*Aim of the task*:
Rewrite all of the data below, swapping every "camera" for "lens" and changing nothing else. Leave the pictures out of your answer.

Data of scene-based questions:
☆ ☆ ☆ ☆ ☆ ☆ ☆

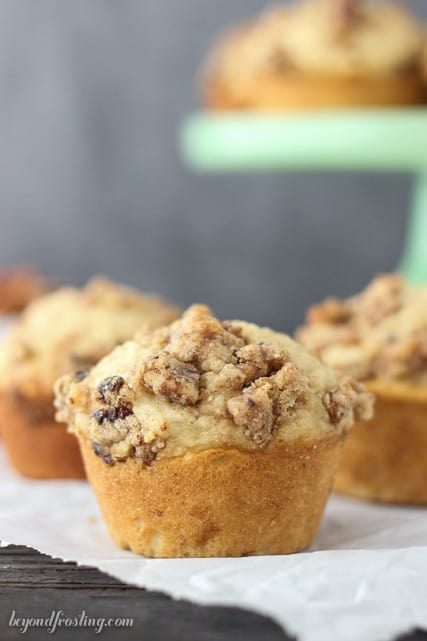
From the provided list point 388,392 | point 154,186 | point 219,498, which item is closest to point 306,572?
point 219,498

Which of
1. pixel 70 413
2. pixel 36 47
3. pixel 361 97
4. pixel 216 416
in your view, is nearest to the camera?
pixel 216 416

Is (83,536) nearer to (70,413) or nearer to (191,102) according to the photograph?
(70,413)

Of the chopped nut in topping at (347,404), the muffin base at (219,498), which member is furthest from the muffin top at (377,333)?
the muffin base at (219,498)

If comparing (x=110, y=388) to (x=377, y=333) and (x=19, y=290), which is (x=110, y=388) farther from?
(x=19, y=290)

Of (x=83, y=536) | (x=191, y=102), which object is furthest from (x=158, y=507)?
(x=191, y=102)

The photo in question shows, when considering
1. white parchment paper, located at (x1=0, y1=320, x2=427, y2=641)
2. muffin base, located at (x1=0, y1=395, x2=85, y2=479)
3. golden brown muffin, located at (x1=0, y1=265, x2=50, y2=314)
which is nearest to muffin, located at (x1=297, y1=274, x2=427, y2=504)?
white parchment paper, located at (x1=0, y1=320, x2=427, y2=641)

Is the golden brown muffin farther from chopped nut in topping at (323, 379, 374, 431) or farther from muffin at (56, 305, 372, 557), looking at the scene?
chopped nut in topping at (323, 379, 374, 431)
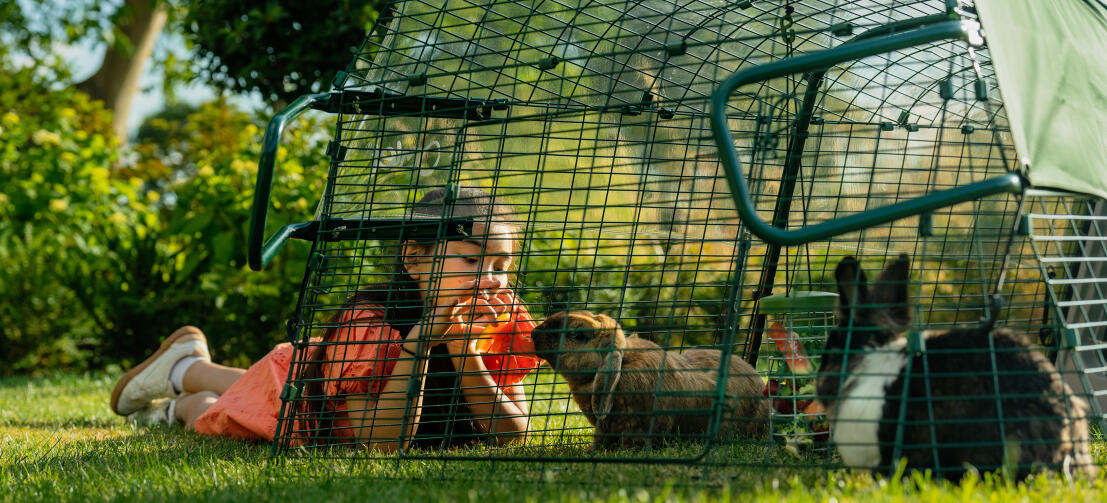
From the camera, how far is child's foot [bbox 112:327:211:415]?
4176 millimetres

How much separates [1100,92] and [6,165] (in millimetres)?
7800

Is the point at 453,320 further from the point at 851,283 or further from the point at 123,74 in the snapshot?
the point at 123,74

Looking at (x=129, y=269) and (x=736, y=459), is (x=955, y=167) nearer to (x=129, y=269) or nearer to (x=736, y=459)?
(x=736, y=459)

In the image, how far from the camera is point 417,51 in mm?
3135

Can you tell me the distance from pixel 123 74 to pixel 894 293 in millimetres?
12386

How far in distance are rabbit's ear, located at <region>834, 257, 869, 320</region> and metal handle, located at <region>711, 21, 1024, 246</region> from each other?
23 centimetres

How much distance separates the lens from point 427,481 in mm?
2412

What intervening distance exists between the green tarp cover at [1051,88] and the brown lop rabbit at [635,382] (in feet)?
4.14

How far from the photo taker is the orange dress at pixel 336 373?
3305 millimetres

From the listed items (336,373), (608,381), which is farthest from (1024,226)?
(336,373)

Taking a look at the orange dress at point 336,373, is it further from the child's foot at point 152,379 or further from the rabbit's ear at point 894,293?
the rabbit's ear at point 894,293

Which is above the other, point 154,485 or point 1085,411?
point 1085,411

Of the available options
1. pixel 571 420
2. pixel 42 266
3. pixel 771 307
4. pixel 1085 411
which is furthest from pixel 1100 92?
pixel 42 266

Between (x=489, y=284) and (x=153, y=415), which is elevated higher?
(x=489, y=284)
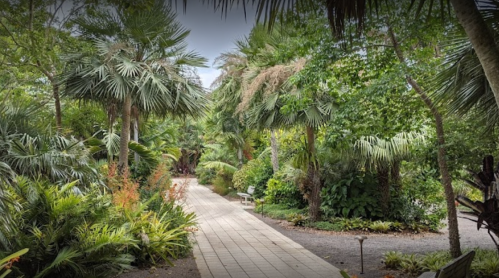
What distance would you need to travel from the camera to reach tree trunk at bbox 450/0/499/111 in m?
2.87

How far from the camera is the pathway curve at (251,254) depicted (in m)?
6.38

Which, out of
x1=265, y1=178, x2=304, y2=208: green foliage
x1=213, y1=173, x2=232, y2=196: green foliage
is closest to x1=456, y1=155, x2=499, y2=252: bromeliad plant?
x1=265, y1=178, x2=304, y2=208: green foliage

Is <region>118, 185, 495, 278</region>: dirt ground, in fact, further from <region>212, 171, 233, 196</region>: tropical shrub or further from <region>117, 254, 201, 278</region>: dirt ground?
<region>212, 171, 233, 196</region>: tropical shrub

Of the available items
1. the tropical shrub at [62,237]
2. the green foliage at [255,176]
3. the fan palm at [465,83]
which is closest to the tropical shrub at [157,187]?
the tropical shrub at [62,237]

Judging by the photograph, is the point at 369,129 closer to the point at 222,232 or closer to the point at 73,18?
the point at 222,232

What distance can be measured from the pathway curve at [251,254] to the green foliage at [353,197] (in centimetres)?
223

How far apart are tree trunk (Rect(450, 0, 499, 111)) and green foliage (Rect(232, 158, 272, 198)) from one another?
15.1 m

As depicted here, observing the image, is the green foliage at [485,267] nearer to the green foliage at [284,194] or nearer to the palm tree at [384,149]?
the palm tree at [384,149]

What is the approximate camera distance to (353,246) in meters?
8.83

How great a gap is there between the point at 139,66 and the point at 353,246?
734cm

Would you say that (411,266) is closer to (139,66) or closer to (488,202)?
(488,202)

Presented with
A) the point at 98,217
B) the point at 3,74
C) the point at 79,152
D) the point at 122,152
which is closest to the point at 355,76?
the point at 98,217

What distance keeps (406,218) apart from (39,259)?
969 centimetres

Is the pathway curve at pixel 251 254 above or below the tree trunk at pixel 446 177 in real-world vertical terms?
below
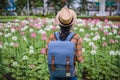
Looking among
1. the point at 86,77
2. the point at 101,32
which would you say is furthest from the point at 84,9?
the point at 86,77

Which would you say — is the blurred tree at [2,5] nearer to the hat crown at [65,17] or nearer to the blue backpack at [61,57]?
the hat crown at [65,17]

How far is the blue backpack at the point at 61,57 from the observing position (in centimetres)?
428

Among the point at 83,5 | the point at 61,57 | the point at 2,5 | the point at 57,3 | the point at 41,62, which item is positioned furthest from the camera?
the point at 83,5

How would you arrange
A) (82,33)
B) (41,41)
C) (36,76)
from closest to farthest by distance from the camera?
(36,76) < (41,41) < (82,33)

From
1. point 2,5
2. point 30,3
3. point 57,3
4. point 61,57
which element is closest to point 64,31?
point 61,57

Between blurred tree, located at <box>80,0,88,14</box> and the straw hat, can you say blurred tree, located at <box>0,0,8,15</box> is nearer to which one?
blurred tree, located at <box>80,0,88,14</box>

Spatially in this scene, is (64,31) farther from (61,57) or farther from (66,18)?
(61,57)

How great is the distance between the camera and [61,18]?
4535 millimetres

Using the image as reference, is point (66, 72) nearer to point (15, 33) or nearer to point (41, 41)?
point (41, 41)

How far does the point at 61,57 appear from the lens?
4285 millimetres

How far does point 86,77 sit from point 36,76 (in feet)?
2.94

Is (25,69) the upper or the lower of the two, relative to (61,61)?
lower

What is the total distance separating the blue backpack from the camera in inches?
169

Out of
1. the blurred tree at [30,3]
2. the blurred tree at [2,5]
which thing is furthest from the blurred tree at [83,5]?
the blurred tree at [2,5]
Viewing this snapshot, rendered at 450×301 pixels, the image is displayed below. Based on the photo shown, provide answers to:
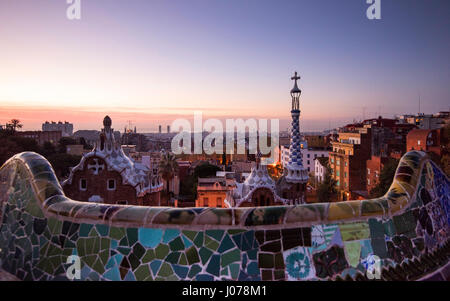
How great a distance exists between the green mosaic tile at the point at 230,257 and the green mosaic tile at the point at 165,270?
476 millimetres

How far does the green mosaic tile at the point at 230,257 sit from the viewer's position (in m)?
3.11

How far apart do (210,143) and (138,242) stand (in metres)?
67.6

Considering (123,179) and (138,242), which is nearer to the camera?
(138,242)

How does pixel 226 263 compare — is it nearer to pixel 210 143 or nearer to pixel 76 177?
pixel 76 177

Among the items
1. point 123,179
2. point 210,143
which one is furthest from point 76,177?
point 210,143

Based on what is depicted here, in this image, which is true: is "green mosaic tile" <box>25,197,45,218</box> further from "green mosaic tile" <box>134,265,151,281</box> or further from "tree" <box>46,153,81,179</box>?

☆ ☆ ☆ ☆ ☆ ☆ ☆

*Reply to the exercise*:
From the provided list point 388,392 | point 154,186 | point 219,498, which item is closest to point 306,572?
point 219,498

Which of
1. pixel 70 413
2. pixel 36 47
3. pixel 361 97
4. pixel 216 416
in your view, is nearest to the lens?
pixel 216 416

Is (83,536) nearer to (70,413) or nearer to (191,102) according to the photograph?
(70,413)

Of the chopped nut in topping at (347,404), the muffin base at (219,498), which member is furthest from the muffin top at (377,333)?
the muffin base at (219,498)

If comparing (x=110, y=388) to (x=377, y=333) and (x=19, y=290), which is (x=110, y=388) farther from?
(x=19, y=290)

Of (x=83, y=536) | (x=191, y=102), which object is furthest from (x=158, y=507)?
(x=191, y=102)

The photo in question shows, when considering
1. white parchment paper, located at (x1=0, y1=320, x2=427, y2=641)
2. muffin base, located at (x1=0, y1=395, x2=85, y2=479)
3. golden brown muffin, located at (x1=0, y1=265, x2=50, y2=314)
which is nearest to muffin, located at (x1=297, y1=274, x2=427, y2=504)?
white parchment paper, located at (x1=0, y1=320, x2=427, y2=641)

Is the golden brown muffin farther from chopped nut in topping at (323, 379, 374, 431) or farther from muffin at (56, 305, 372, 557), looking at the scene?
chopped nut in topping at (323, 379, 374, 431)
From the lens, how far is child's foot [bbox 112:327:211:415]?
4176 millimetres

How much separates [1100,92] and [6,165] (in millimetres)?
7800

Is the point at 453,320 further from the point at 851,283 or further from the point at 123,74 in the snapshot?
the point at 123,74

Looking at (x=129, y=269) and (x=736, y=459), is (x=955, y=167) nearer to (x=129, y=269) or nearer to (x=736, y=459)?
(x=736, y=459)

In the image, how far from the lens is point 417,51 in mm?
3135

Can you tell me the distance from pixel 123 74 to pixel 894 293 in millimetres?
12386

How far in distance are rabbit's ear, located at <region>834, 257, 869, 320</region> and metal handle, located at <region>711, 21, 1024, 246</region> from each other?
23 centimetres

How much distance separates the lens from point 427,481 in mm?
2412

What intervening distance exists between the green tarp cover at [1051,88] and the brown lop rabbit at [635,382] (in feet)?
4.14

How far from the photo taker is the orange dress at pixel 336 373?
3305 millimetres

From the listed items (336,373), (608,381), which is farthest from (1024,226)?
(336,373)

Taking a look at the orange dress at point 336,373, is it further from the child's foot at point 152,379 or further from the rabbit's ear at point 894,293?
the rabbit's ear at point 894,293

Which is above the other, point 154,485 or point 1085,411?
point 1085,411

Of the available options
1. pixel 571 420
2. pixel 42 266
3. pixel 771 307
4. pixel 1085 411
which is furthest from pixel 1100 92?
pixel 42 266

Between (x=489, y=284) and (x=153, y=415), which is elevated higher?
(x=489, y=284)
What distance would you need to travel from the lens to reach tree trunk at bbox 450/0/499/111 in m?
2.87

How far from the lens is the pathway curve at (251,254) depicted (in m)?
6.38

Which, out of
x1=265, y1=178, x2=304, y2=208: green foliage
x1=213, y1=173, x2=232, y2=196: green foliage
is closest to x1=456, y1=155, x2=499, y2=252: bromeliad plant?
x1=265, y1=178, x2=304, y2=208: green foliage

Is <region>118, 185, 495, 278</region>: dirt ground, in fact, further from <region>212, 171, 233, 196</region>: tropical shrub or further from <region>117, 254, 201, 278</region>: dirt ground?
<region>212, 171, 233, 196</region>: tropical shrub

Of the available items
1. the tropical shrub at [62,237]
2. the green foliage at [255,176]
3. the fan palm at [465,83]
which is closest to the tropical shrub at [157,187]?
the tropical shrub at [62,237]

Judging by the photograph, is the point at 369,129 closer to the point at 222,232 or closer to the point at 73,18?
the point at 222,232

What distance can be measured from the pathway curve at [251,254] to the green foliage at [353,197] (in centimetres)?
223

How far apart are tree trunk (Rect(450, 0, 499, 111)) and green foliage (Rect(232, 158, 272, 198)) from one another?
15.1 m

As depicted here, observing the image, is the green foliage at [485,267] nearer to the green foliage at [284,194] or nearer to the palm tree at [384,149]?
the palm tree at [384,149]

What is the approximate lens distance to (353,246) in meters?
8.83

How great a gap is there between the point at 139,66 and the point at 353,246?
734cm

Would you say that (411,266) is closer to (139,66) or closer to (488,202)?
(488,202)

Presented with
A) the point at 98,217
B) the point at 3,74
C) the point at 79,152
D) the point at 122,152
which is closest to the point at 355,76?
the point at 98,217

What distance keeps (406,218) apart from (39,259)?
969 centimetres

Is the pathway curve at pixel 251 254 above or below the tree trunk at pixel 446 177 in real-world vertical terms?
below
Looking among
1. the point at 86,77
2. the point at 101,32
which would you say is furthest from the point at 84,9?
the point at 86,77

Which would you say — is the blurred tree at [2,5] nearer to the hat crown at [65,17] or nearer to the blue backpack at [61,57]?
the hat crown at [65,17]

How far is the blue backpack at the point at 61,57 from the observing position (in centimetres)?
428

Among the point at 83,5 | the point at 61,57 | the point at 2,5 | the point at 57,3 | the point at 41,62, which item is positioned furthest from the lens?
the point at 83,5

How would you arrange
A) (82,33)
B) (41,41)
C) (36,76)
from closest to farthest by distance from the lens?
(36,76) < (41,41) < (82,33)

From
1. point 2,5
2. point 30,3
3. point 57,3
4. point 61,57
which element is closest to point 64,31?
point 61,57

Between blurred tree, located at <box>80,0,88,14</box> and the straw hat, can you say blurred tree, located at <box>0,0,8,15</box> is nearer to which one?
blurred tree, located at <box>80,0,88,14</box>

Spatially in this scene, is (64,31) farther from (61,57) or farther from (66,18)?
(61,57)

How great is the distance between the lens and [61,18]?
4535 millimetres

Using the image as reference, is point (66, 72) nearer to point (15, 33) or nearer to point (41, 41)?
point (41, 41)

How far does the point at 61,57 appear from the lens?
4285 millimetres

How far does point 86,77 sit from point 36,76 (in feet)?
2.94

Is (25,69) the upper or the lower of the two, relative to (61,61)?
lower

What is the total distance separating the blue backpack from the lens in inches?
169

Out of
1. the blurred tree at [30,3]
2. the blurred tree at [2,5]
which thing is furthest from the blurred tree at [83,5]?
the blurred tree at [2,5]
Viewing this snapshot, rendered at 450×301 pixels, the image is displayed below. Based on the photo shown, provide answers to:
How great a distance exists between the green mosaic tile at the point at 230,257 and the green mosaic tile at the point at 165,270?
476 millimetres

How far does the green mosaic tile at the point at 230,257 sit from the viewer's position (in m)?
3.11

How far apart do (210,143) and (138,242) stand (in metres)?
67.6

Considering (123,179) and (138,242), which is nearer to the lens?
(138,242)

How does pixel 226 263 compare — is it nearer to pixel 210 143 or nearer to pixel 76 177?
pixel 76 177

Among the items
1. point 123,179
2. point 210,143
which one is furthest from point 76,177?
point 210,143

Based on what is depicted here, in this image, which is true: is "green mosaic tile" <box>25,197,45,218</box> further from "green mosaic tile" <box>134,265,151,281</box> or further from "tree" <box>46,153,81,179</box>?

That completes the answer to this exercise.